• _Exercices proposés_
(a) Pour chaque affirmation, répondez oui ou non selon le texte et citez les mots du texte qui le prouvent : (i) le cadeau cousu pour Antonin était en feutrine ; (ii) la grand-mère s'est mariée en 1910 ; (iii) la robe de la mère a été cousue en deux exemplaires pareils.
(b) Renvoyez tel quel le passage du texte qui s'ouvre sur les mots contenant « Et puis j'ai » et se ferme sur « des dommages irréversibles... ».

• _Texte_
»»
Antonin a récemment fêté son demi-anniversaire. Comme d'habitude, j'étais très en retard pour la confection du petit cadeau maison que (du moins, j'essaie !) je m'applique à fabriquer pour chaque fête significative. J'avais opté pour ce tutoriel-là, qui a fait mainte fois le tour de la toile et qui me semblait correspondre : 1. aux intérêts du Damoiseau. 2. à mon idéal esthétique en matière de jouets. 3. à mes piètres talents de couturière. Puisque j'étais en retard, je n'avais plus de raison de me cacher, et je décidais de coudre nos petites fraises en feutrine sur un coin de table, dès que l'occasion se présenterait de sortir ma boite à ouvrage.
Lorsque je commencé à coudre, je me suis mise à penser à ma mère, à ses mains fines et mates, aux veines proéminentes. Je les ai vues comme je les voyais enfant : comme leur geste expert m'impressionnait ! Je me suis souvenu de cette maison de poupée qu'elles avaient fabriqué à partir de matériaux de récupération, et de cette robe qu'elles avaient cousu en exemplaires jumeaux, une pour Maman et une pour moi, alors guère plus âgée que Louiselle aujourd'hui... Et de ces romans pour enfants que je leur inspirais sans doute, et dont Maman me lisait de longs extraits lorsqu'elle estimait qu'ils en étaient dignes, et cette terrasse de jardin que ses mains creusèrent seules, dont elles construisirent seules les fondations à partir de matériaux locaux - sable et galets, pierres diverses...
Et puis j'ai continué à penser à ma grand-mère. Hélas, je ne revis pas ses mains à l'ouvrage, dont je ne serais bien incapable de dresser un portrait. Mais je sais que ce furent des doigts de fée. Née en 1910, ma grand-mère connaissaient les secrets des jeunes filles d'alors : trousseau de mariée, layette, dentelles et broderies si fines, que je les croyais réalisées par de petites souris. Les mains de ma grand-mère, mariée en 1938, connurent, hélas, aussi un autre sort : laver le linge de 8 personnes à la cave dans l'eau glacée... Ses doigts se couvrirent d'engelures qui laissèrent des dommages irréversibles...
««
• _Relevés fournis_
»»
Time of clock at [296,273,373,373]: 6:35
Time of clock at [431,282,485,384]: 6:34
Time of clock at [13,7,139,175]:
««
»»
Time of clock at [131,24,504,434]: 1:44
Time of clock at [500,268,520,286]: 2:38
««
• _Corrigé_
(a)
(i) Oui : « coudre nos petites fraises en feutrine ».
(ii) Non : « mariée en 1938 ».
(iii) Oui : « cette robe qu'elles avaient cousu en exemplaires jumeaux ».

(b)
Et puis j'ai continué à penser à ma grand-mère. Hélas, je ne revis pas ses mains à l'ouvrage, dont je ne serais bien incapable de dresser un portrait. Mais je sais que ce furent des doigts de fée. Née en 1910, ma grand-mère connaissaient les secrets des jeunes filles d'alors : trousseau de mariée, layette, dentelles et broderies si fines, que je les croyais réalisées par de petites souris. Les mains de ma grand-mère, mariée en 1938, connurent, hélas, aussi un autre sort : laver le linge de 8 personnes à la cave dans l'eau glacée... Ses doigts se couvrirent d'engelures qui laissèrent des dommages irréversibles...